Investing in a path of sustainable innovation, which in the long term generates improvements, requires not only the economic capacity to do so but also and above all mindset. The entrepreneur must be highly motivated to succeed in transmitting his enthusiasm to employees who will be the key players in this process. Aiming at sustainability for companies means choosing energy from renewable sources, buying efficient machinery, but also consuming less paper and using biodegradable glasses.

Savings and daily attention to sustainability can only be achieved by involving employees.

An intelligence distributed everywhere: this is our starting axiom. No one knows everything, everyone knows something, the totality of knowledge resides in humanity.
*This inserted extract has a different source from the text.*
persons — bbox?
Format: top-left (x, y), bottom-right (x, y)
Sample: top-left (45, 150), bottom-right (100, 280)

Quote by Pierre Lévy from “Collective intelligence”.

Being guided by common sense

Deciding to transform your firm in a sustainable way is an important change, and it makes no sense to do it just to comply with a piece of legislation. The risk of implementing only the changes required by law to access funds would, in the long run, turn into an unnecessary waste of money. CEOs who want their firms to make a real leap forward need to be guided by common sense.

In general, technological changes and advances are essential for the economic improvement of the company. But they are not enough in a green perspective where the difference is made by individuals with common sense, capable of understanding how to minimize their social impact.

Today, decision-makers cannot avoid assessing business risks and ESG ratings (or sustainability ratings), i.e., all those metrics that express values related to the environment, social, and governance. The acronym includes the perfect synergy of responsible financial investments that consider: environmental, social, and above all, good governance impacts.

A proper synergy between Sustainability and Digital Transformation can be implemented only if the CEO, like a skilled master of the orchestra, conducts and coordinates all the actions and elements of change.